The new, synthesized FM stereo signal is coupled through the buffer 38 to the input 14 of the receiver 16, and is detected and processed in the receiver as if an FM stereo signal had been received at the antenna 12.
In FIG. 2, there are certain differences from the block diagram of FIG. 1 in those components having to do with the FM modulation. The outputs of the AM stereo demodulator 32' will be L and R and will be coupled to a "chopper" circuit 48. The 38 KHz oscillator 40 is also coupled to the chopper 48 and the output of the chopper is thus the composite FM stereo signal. The pilot tone or "stereo presence" signal detected by the AM stereo decoder 32 may be used to enable the coupling of the 19 kHz signal from the divider 42 to the combiner 36. Thus, an AM "stereo" signal will enable the "stereo" signal indicator lamp in the receiver 16.
Thus, there has been shown and described a circuit capable of converting received AM stereophonic signals into FM stereophonic signals.

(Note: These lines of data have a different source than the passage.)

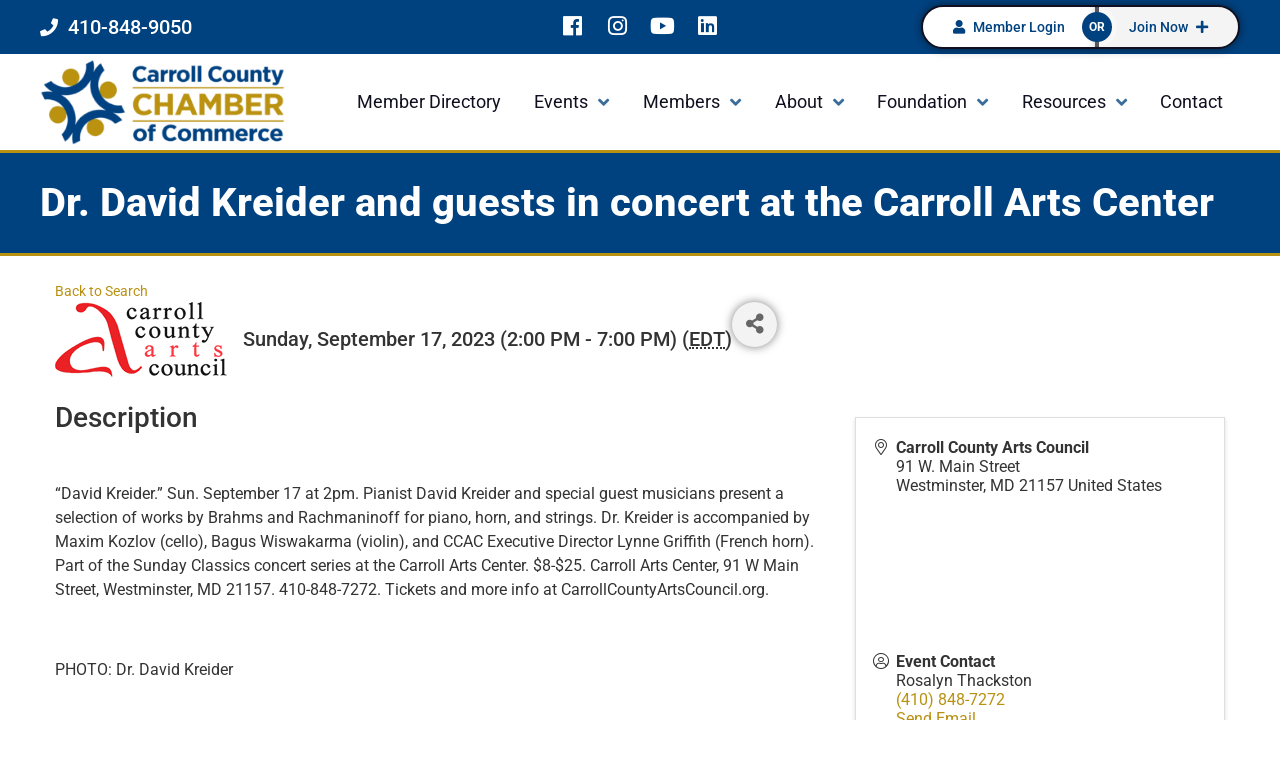

--- FILE ---
content_type: text/plain
request_url: https://carrollcountychamberofcommercemd.growthzoneapp.com/api/widget/events_upcoming?rendermode=json&version=3&limit=6&path=11788&catgid=0&teaserLength=50&daysForward=90&titleLength=20&jsonpcallback=MNI_Widgets_jpc1768964209953
body_size: 1449
content:
MNI_Widgets_jpc1768964209953({"Data":[{"Id":1575822,"StartDate":"2026-01-21T12:00:00","Location":"Carroll County Chamber of Commerce","Description":"","EndDate":"2026-01-21T13:00:00","IsAllDay":false,"RegisterHash":"bLqOVM2p","ImageUrl":"https://res.cloudinary.com/micronetonline/image/upload/c_crop,h_318,w_338,x_84,y_101/f_auto/q_auto/v1764873207/tenants/77e2b769-635e-4faf-bd50-279d12a3dc99/d421848b3ea646498d333143ebae562a/Technology-Webinar-1.png","Name":"Tech Workshop: What is AI and Why Are We Scared?","URL":"/chambereventcalendar/details/tech-workshop-what-is-ai-and-why-are-we-scared-1575822"},{"Id":1575174,"StartDate":"2026-01-22T16:00:00","Location":"Exploration Commons","Description":"Networking Event","EndDate":"2026-01-22T17:30:00","IsAllDay":false,"RegisterHash":"QLm8ax8P","ImageUrl":"https://res.cloudinary.com/micronetonline/image/upload/c_crop,h_352,w_1096,x_0,y_0/f_auto/q_auto/v1642692667/tenants/77e2b769-635e-4faf-bd50-279d12a3dc99/8e936611d15a45f19b2c01ffc3e4b6e7/McDaniel-College-Black-2.png","Name":"Spark Success: Networking with McDaniel Students","URL":"/chambereventcalendar/details/spark-success-networking-with-mcdaniel-students-1575174"},{"Id":1491871,"StartDate":"2026-01-29T16:00:00","Location":"Atlantic Blue Water Services","Description":"Networking Event","EndDate":"2026-01-29T18:00:00","IsAllDay":false,"RegisterHash":"aPo9l0Mr","ImageUrl":"https://res.cloudinary.com/micronetonline/image/upload/c_crop,h_196,w_196,x_0,y_0/f_auto/q_auto/v1746122414/tenants/77e2b769-635e-4faf-bd50-279d12a3dc99/16b27229405949a6b8bc2ed793bcae3e/Atlantic-Blue-2025.jpg","Name":"PM Connections","URL":"/chambereventcalendar/details/pm-connections-1491871"},{"Id":1451879,"StartDate":"2026-02-05T08:30:00","Location":"Carroll County Chamber of Commerce","Description":"","EndDate":"2026-02-05T09:45:00","IsAllDay":false,"RegisterHash":"DpBG6eXP","ImageUrl":"https://res.cloudinary.com/micronetonline/image/upload/c_crop,h_597,w_597,x_82,y_95/f_auto/q_auto/v1697133787/tenants/77e2b769-635e-4faf-bd50-279d12a3dc99/56868bee4e9a47028dc8d573f59a692f/H-Blu-Gold-CarrollCty-Chamber-LOGO-288-118.png","Name":"Chamber Orientation","URL":"/chambereventcalendar/details/chamber-orientation-1451879"},{"Id":1451925,"StartDate":"2026-02-10T07:30:00","Location":null,"Description":"Exclusive Event","EndDate":"2026-02-10T19:00:00","IsAllDay":true,"RegisterHash":"qPY1mNKP","ImageUrl":"https://res.cloudinary.com/micronetonline/image/upload/q_auto/f_auto/c_crop,h_635,w_832,x_0,y_0/v1643395560/tenants/77e2b769-635e-4faf-bd50-279d12a3dc99/5a6da3b9c2fe49b79842c190b66586ab/Leadership-Carroll-wCC.png","Name":"Leadership Carroll Sessions","URL":"/chambereventcalendar/details/leadership-carroll-sessions-1451925"},{"Id":1451952,"StartDate":"2026-02-12T12:00:00","Location":"Fairhaven","Description":"","EndDate":"2026-02-12T13:30:00","IsAllDay":false,"RegisterHash":"zLwbBnJP","ImageUrl":"https://res.cloudinary.com/micronetonline/image/upload/q_auto/f_auto/c_crop,h_195,w_162,x_56,y_0/v1643311308/tenants/77e2b769-635e-4faf-bd50-279d12a3dc99/0012a36f88af44a6911b3b0564891c88/Ted-Zaleski.jpg","Name":"County Budget Update","URL":"/chambereventcalendar/details/county-budget-update-1451952"}] })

Addition of the circuit to an existing receiver requires only a simple insertion into the antenna connection of an FM stereophonic receiver. No power connection has been indicated, but it will be apparent that a power source will be required. The unit could be coupled directly to the power source for the receiver 16 or to the power supply in the receiver. The circuit allows the use of the antenna, audio amplifiers, speakers, etc., of an already-owned FM stereo receiver in adding AM stereo capability. The present invention is applicable to any compatible AM stereo system and many variations and modifications are possible within the spirit and scope of the appended claims.